本当に長い巻物が登場。40年以上の歴史は簡単には語り尽くせない。
そして、その巻物の中身はこう書いてあったようだ。
はい、それでは、ただいまより、店長の挨拶をさせていただきます。
みなさん、こんばんは。
本日は、お忙しい中、足をお止めいただきまして、誠にありがとうございます。
先ほど、最後のお客様が食品売場より退店され、無事、ダイエーおおとり店が閉店いたしましたことを皆様にご報告申し上げます。
ダイエーおおとり店の歴史は長く、1980年10月17日地域住民の生活を支える地域密着型の大型スーパーとしてオープンいたしました。
食料品から日用品、衣料品まで幅広い商品を取り揃え、地域の人々の生活に欠かせない存在でございました。
1980年の出来事を調べてみたところ、海外では、アメリカで、レーガン大統領が就任されました。
また、モスクワのオリンピックが開催されたわけなんですが、アフガニスタン侵攻にソ連が出たために、抗議のため日本はボイコットした、という年でございました。
日本での出来事は、今流れている山口百恵さんが、ちょうどこの年に引退を決められました。そして、松田聖子さん「裸足の季節」というデビューシングルでデビューをされました。
また、ポカリスエット、皆様もよくご存知だと思いますけど、この年に、新発売をされました。
そして、この年の日本レコード大賞は、八代亜紀さん、「雨の慕情」でございました。そしてこの後の紅白歌合戦での大トリ、大トリは同じく、八代亜紀さんの「雨の慕情」でございました。
概ねこの1980年という年は、平穏な1年だったという様相でございました。
そして、45年もの長い年月が過ぎ、地域の皆様に愛され続けてきたダイエーおおとり店でございますが、本日をもちまして、閉店と相成りました。

▸ **データセットの行**:
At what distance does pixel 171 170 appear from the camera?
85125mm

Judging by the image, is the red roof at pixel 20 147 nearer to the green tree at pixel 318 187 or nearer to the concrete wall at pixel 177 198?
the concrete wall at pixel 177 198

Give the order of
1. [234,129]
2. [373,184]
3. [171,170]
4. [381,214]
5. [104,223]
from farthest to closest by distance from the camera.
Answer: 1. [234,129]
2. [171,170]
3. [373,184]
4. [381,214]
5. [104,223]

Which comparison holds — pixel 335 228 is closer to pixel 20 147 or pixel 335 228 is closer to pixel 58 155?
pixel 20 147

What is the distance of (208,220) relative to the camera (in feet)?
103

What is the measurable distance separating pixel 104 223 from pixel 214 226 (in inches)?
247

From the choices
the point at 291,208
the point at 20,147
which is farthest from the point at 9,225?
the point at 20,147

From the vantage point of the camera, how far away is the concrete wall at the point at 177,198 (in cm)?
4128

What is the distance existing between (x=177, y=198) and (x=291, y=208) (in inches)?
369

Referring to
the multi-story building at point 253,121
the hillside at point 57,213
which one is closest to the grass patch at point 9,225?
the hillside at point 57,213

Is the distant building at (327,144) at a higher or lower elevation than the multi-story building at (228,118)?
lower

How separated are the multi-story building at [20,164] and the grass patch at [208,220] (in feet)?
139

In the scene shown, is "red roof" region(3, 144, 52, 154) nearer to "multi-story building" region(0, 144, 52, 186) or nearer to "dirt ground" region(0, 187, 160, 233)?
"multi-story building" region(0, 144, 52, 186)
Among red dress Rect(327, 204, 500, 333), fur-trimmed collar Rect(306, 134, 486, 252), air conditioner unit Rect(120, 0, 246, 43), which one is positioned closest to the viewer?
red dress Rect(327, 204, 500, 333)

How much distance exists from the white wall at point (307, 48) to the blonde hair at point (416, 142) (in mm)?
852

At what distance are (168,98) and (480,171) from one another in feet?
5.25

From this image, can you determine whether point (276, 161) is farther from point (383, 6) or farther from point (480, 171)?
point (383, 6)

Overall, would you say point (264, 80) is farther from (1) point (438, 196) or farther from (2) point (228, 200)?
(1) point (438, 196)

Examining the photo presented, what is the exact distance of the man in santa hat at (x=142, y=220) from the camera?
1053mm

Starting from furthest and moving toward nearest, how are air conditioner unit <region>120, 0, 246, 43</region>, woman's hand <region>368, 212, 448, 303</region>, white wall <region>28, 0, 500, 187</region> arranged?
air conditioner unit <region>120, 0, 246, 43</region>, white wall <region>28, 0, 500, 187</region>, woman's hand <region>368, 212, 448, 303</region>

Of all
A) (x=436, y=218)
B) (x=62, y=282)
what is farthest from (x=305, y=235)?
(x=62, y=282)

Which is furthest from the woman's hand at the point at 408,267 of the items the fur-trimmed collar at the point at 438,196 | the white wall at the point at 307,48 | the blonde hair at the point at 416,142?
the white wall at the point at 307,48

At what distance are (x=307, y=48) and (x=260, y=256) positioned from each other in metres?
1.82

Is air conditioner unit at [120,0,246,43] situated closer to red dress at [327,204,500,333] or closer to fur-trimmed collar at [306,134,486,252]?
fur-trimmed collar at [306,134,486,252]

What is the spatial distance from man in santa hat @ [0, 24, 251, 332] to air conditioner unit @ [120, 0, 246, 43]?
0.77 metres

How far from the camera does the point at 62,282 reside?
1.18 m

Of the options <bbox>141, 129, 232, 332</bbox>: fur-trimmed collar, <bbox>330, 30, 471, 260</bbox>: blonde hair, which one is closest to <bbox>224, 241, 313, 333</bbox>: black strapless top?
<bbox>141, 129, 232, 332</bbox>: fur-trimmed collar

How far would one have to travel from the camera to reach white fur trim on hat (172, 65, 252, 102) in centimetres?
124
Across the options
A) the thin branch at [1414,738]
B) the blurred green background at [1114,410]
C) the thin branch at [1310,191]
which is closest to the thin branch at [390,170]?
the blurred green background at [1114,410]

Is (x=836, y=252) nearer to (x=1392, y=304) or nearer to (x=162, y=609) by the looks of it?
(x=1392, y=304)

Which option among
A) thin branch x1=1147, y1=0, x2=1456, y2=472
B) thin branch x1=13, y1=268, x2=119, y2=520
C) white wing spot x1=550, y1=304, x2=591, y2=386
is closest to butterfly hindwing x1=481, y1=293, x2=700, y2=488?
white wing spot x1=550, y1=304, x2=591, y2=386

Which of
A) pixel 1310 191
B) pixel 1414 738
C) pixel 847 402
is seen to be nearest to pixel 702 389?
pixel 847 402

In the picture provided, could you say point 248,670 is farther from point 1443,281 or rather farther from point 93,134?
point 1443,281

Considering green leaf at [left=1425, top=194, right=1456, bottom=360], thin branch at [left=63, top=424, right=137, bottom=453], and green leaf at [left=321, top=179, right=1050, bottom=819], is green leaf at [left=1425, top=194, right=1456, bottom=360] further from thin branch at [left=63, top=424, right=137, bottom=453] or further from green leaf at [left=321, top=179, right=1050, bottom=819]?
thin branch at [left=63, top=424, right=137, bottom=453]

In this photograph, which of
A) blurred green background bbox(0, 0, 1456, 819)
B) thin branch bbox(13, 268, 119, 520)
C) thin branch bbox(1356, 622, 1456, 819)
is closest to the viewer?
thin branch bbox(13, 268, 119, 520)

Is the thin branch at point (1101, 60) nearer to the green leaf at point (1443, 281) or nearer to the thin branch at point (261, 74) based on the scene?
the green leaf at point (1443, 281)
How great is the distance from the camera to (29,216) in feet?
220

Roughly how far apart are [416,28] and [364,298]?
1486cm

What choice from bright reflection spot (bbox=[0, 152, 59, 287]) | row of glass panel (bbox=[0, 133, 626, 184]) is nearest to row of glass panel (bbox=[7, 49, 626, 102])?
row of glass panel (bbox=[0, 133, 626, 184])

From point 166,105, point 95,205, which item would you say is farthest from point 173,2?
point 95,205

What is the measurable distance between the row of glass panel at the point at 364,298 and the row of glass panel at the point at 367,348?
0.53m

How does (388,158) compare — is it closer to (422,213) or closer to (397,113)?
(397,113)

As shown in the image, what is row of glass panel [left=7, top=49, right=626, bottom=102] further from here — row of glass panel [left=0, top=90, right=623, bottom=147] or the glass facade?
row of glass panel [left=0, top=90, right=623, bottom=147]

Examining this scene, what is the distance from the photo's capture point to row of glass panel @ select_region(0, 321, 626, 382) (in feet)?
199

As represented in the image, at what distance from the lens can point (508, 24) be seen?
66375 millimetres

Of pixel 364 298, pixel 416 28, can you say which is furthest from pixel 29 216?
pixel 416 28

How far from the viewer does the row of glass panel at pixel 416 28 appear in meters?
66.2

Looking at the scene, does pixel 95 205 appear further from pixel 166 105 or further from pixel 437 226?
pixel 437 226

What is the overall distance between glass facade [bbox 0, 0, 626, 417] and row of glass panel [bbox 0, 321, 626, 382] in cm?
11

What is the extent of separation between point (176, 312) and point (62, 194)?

▸ **依頼**:
1/ 閉店の挨拶のうち、「1980年の出来事を調べてみ」から「概ねこの1980年という年は、平穏な1年だったという様相でございました。」まで（両端を含む）を、「平穏な」を「穏やかな」に置き換えて更新して。
2/ 閉店の挨拶について、次の問いに答えて。
(a) ダイエーおおとり店がオープンしたのは何年何月何日か。
(b) 1980年の日本レコード大賞は誰のどの曲か。
(c) 開店から閉店までに何年が過ぎたと述べているか。
3/ 閉店の挨拶の続きを、最後の文の後から書き進めて。
記録は閉店の挨拶とは別の資料だ。

▸ **回答**:
1/
1980年の出来事を調べてみたところ、海外では、アメリカで、レーガン大統領が就任されました。
また、モスクワのオリンピックが開催されたわけなんですが、アフガニスタン侵攻にソ連が出たために、抗議のため日本はボイコットした、という年でございました。
日本での出来事は、今流れている山口百恵さんが、ちょうどこの年に引退を決められました。そして、松田聖子さん「裸足の季節」というデビューシングルでデビューをされました。
また、ポカリスエット、皆様もよくご存知だと思いますけど、この年に、新発売をされました。
そして、この年の日本レコード大賞は、八代亜紀さん、「雨の慕情」でございました。そしてこの後の紅白歌合戦での大トリ、大トリは同じく、八代亜紀さんの「雨の慕情」でございました。
概ねこの1980年という年は、穏やかな1年だったという様相でございました。

2/
(a) 1980年10月17日
(b) 八代亜紀さんの「雨の慕情」
(c) 45年

3/
地域の皆様に愛されていたことは、店内に張り出しました、思い出、というね、ボード、こちらの方にたくさんの応募が、応募というかコメントをいただきました。
少し代読させていただきます。
ここで、お客様からのコメントを読み上げられた。
子供の頃は、母と。
わたしが母になったら子供を連れて毎日のようにお買い物に来ました。
思い出がたくさん詰まったダイエー。長い間お世話になりました。

いまは亡き、母と学生の頃からよくお買い物に来ました。
たくさんの思い出が詰まった、ダイエーがなくなるのはとても残念です。
子供の頃、ダイエーはオシャレで、一人で行ってはいけない場所でした。
おばさんになったいまは、一人でお買い物をしています。
ダイエーと一緒に成長してきました。
閉店をすごく寂しく思います。
上の娘が45歳、彼女の年齢とともに通い続けたのですが、ダイエーが変わることは寂しいです
皆様元気で働いてください。
74歳のおばちゃんより。
店長は続けた。
こういうね、コメントをたくさん頂戴いたしました。
実はあのボードには、650枚ぐらいのコメントをいただいております。
コメントを1枚1枚読ませていただきました。
全部読みました。
そのコメントを読んでいると、やはり、ジワッと涙が滲んでまいってきた次第でございます。
そんな地域の皆様に愛され続けたダイエーおおとり店も、時代の波には勝てず、非常に残念ではございますが、このほど、閉店をすることとなりました。
店長として、今年(注:2024年)の夏前から店舗で実施してきた施策、功を奏しまして、食品売場のお客様が増えて、手応えを感じてきていた最中での閉鎖となってしまいました。
非常に残念な会社の決定で、不満を感じていたのですが、しかし、次に入店するのが、AEON RETAIL、ということで、逆に、地域の皆様にとっては、より、品揃えが増え、より、利便性が高まり、より、生活が便利になるのであれば、仕方ないのではないかな、って思うようになりました。
その新しい店舗には、わたし自身はかかわることは出来ませんが、鳳周辺の皆様にとっては、さらなる生活向上の場になることを切に祈っております。
いまのところ、AEON RETAILさんのオープンは、今年(2025年)の春頃、と聞いております。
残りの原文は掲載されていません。